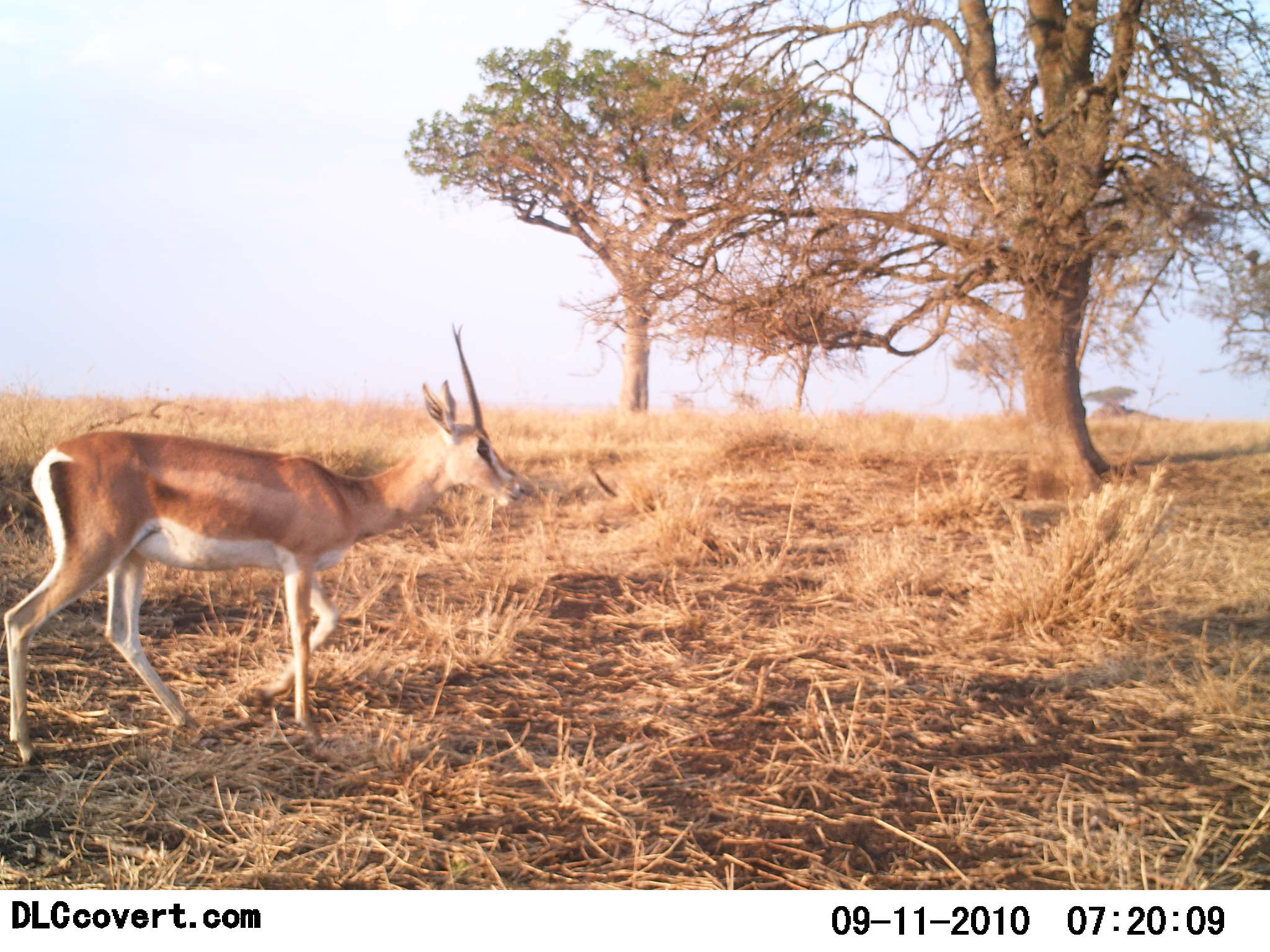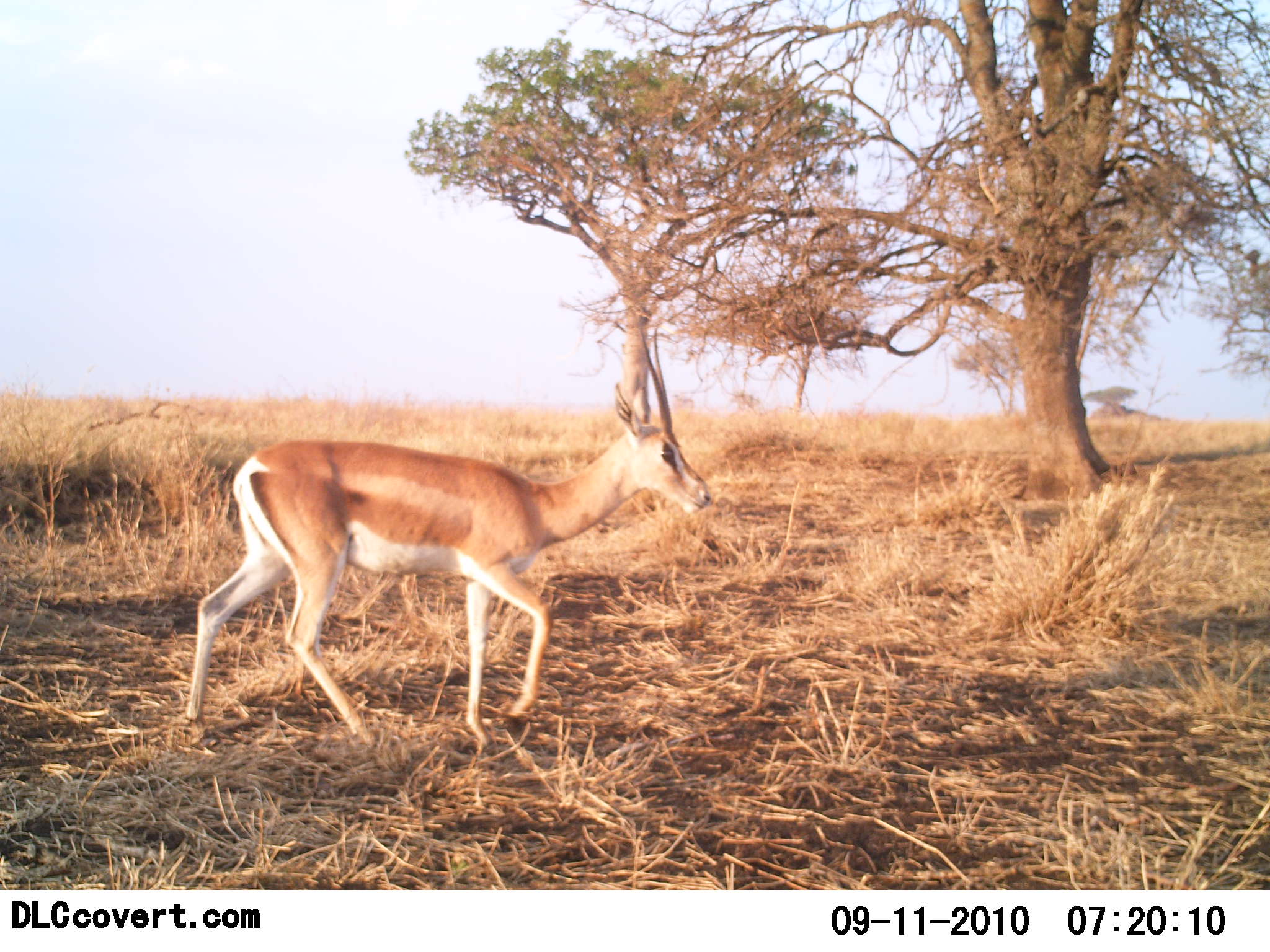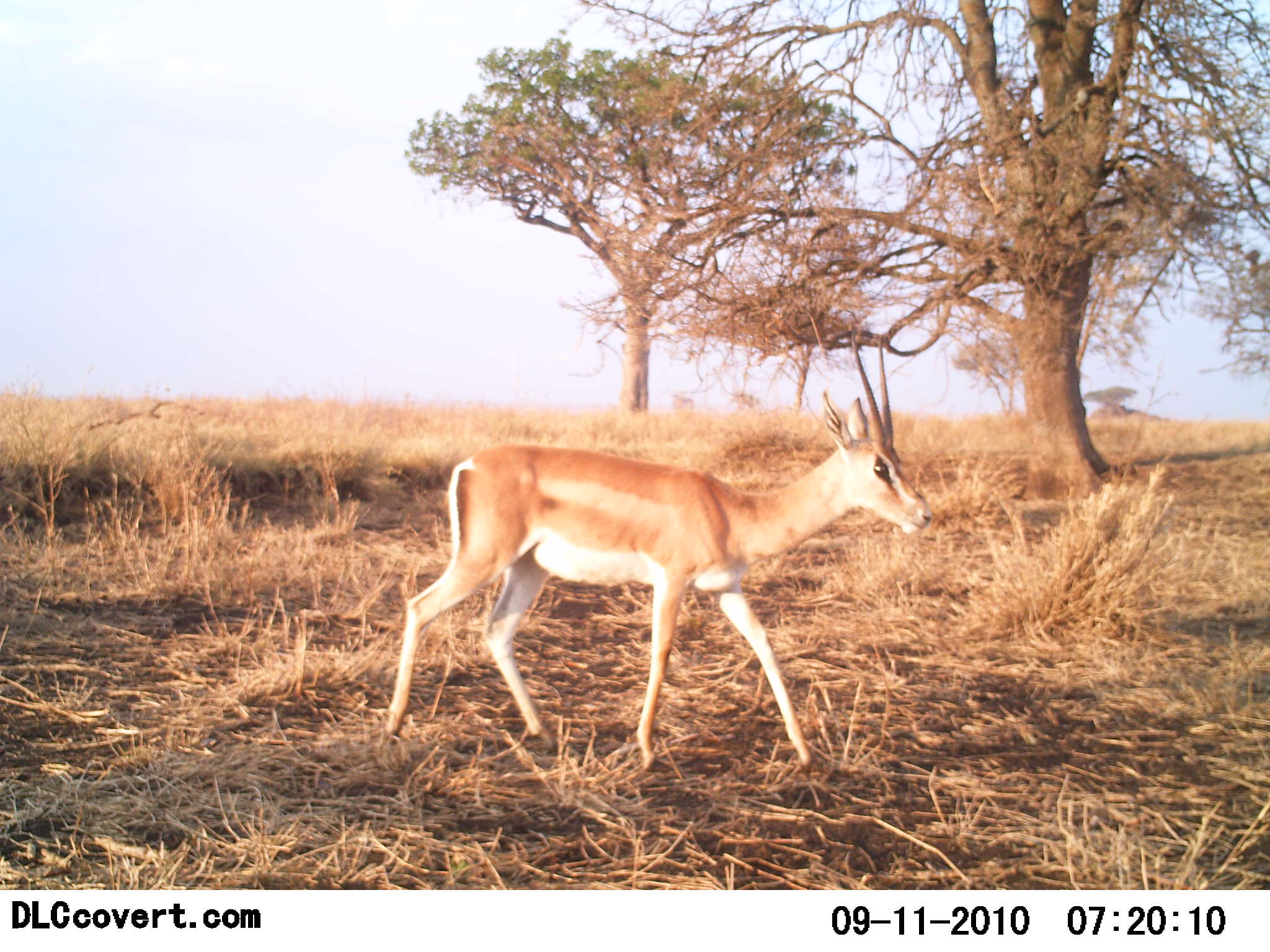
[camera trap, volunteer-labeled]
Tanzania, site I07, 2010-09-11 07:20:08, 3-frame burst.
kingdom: Animalia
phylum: Chordata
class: Mammalia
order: Artiodactyla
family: Bovidae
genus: Nanger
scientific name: Nanger granti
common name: grant's gazelle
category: gazellegrants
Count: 1.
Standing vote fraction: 5%.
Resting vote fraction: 0%.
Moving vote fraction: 100%.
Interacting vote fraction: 0%.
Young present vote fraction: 0%.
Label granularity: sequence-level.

**AIM OF THE TASK**
Set down the records precisely as they appear. Any picture stays out.

**RESPONSE AREA**
[camera trap, volunteer-labeled]
Tanzania, site I07, 2010-09-11 07:20:08, 3-frame burst.
kingdom: Animalia
phylum: Chordata
class: Mammalia
order: Artiodactyla
family: Bovidae
genus: Nanger
scientific name: Nanger granti
common name: grant's gazelle
category: gazellegrants
Count: 1.
Standing vote fraction: 5%.
Resting vote fraction: 0%.
Moving vote fraction: 100%.
Interacting vote fraction: 0%.
Young present vote fraction: 0%.
Label granularity: sequence-level.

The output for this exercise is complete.